> CHALLENGE:
Pick out every line of the entries below that contains the string "beret", matching case exactly, and copy each such line.

### EXCERPTED DATA

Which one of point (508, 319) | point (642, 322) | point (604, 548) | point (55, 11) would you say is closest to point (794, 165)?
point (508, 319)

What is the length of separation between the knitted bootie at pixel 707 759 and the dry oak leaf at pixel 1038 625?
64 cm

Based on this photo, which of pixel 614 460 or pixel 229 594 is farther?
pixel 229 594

######
### EXCERPTED DATA

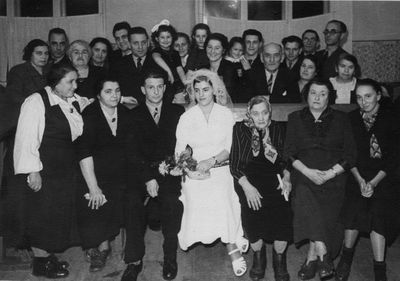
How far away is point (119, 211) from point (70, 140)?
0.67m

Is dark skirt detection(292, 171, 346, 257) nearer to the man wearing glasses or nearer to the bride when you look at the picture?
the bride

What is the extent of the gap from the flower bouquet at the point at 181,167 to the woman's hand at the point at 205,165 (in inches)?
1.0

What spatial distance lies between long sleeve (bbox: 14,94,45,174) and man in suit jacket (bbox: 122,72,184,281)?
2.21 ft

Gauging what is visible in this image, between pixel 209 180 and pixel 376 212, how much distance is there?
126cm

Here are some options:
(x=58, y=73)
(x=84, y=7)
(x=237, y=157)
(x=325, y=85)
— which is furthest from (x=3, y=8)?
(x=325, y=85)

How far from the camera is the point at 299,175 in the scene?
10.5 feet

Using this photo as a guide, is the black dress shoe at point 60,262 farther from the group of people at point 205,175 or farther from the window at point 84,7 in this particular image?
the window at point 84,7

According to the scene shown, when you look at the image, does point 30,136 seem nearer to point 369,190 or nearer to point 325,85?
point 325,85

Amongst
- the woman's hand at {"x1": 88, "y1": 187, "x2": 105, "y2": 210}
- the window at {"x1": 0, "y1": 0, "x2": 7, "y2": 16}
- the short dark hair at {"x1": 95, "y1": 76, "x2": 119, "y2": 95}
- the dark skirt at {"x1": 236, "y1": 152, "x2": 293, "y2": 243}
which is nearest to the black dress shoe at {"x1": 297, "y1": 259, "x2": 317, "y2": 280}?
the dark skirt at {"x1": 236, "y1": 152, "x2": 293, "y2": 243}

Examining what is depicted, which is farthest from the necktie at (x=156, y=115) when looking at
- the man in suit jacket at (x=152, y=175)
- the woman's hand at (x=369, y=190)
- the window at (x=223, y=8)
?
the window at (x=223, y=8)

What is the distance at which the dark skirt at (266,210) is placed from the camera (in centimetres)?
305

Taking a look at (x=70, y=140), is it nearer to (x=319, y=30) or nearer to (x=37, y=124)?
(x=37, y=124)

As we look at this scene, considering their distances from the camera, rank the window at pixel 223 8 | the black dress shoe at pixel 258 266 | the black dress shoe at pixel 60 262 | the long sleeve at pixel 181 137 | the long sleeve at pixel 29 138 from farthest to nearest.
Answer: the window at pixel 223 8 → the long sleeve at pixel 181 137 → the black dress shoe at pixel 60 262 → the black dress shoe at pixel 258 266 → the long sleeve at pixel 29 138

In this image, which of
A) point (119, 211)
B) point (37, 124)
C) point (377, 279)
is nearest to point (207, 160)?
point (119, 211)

######
### EXCERPTED DATA

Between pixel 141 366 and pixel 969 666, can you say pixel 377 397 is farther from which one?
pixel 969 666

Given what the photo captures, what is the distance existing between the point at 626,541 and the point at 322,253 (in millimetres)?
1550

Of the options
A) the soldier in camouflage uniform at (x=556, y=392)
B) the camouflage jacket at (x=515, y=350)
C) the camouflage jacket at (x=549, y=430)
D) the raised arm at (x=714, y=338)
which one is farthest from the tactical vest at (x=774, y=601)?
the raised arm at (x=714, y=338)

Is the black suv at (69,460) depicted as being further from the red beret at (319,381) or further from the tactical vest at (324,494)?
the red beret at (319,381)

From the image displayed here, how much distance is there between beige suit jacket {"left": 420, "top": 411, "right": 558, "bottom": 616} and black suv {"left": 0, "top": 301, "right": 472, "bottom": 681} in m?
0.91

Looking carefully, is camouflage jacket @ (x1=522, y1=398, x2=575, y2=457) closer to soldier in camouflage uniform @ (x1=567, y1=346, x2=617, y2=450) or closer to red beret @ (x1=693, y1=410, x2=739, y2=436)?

######

> FULL SOLUTION:
Is the black suv at (69,460) depicted as being further from the red beret at (319,381) or further from the tactical vest at (324,494)?
the red beret at (319,381)
Looking carefully, is camouflage jacket @ (x1=522, y1=398, x2=575, y2=457) closer to soldier in camouflage uniform @ (x1=567, y1=346, x2=617, y2=450) or closer to red beret @ (x1=693, y1=410, x2=739, y2=436)?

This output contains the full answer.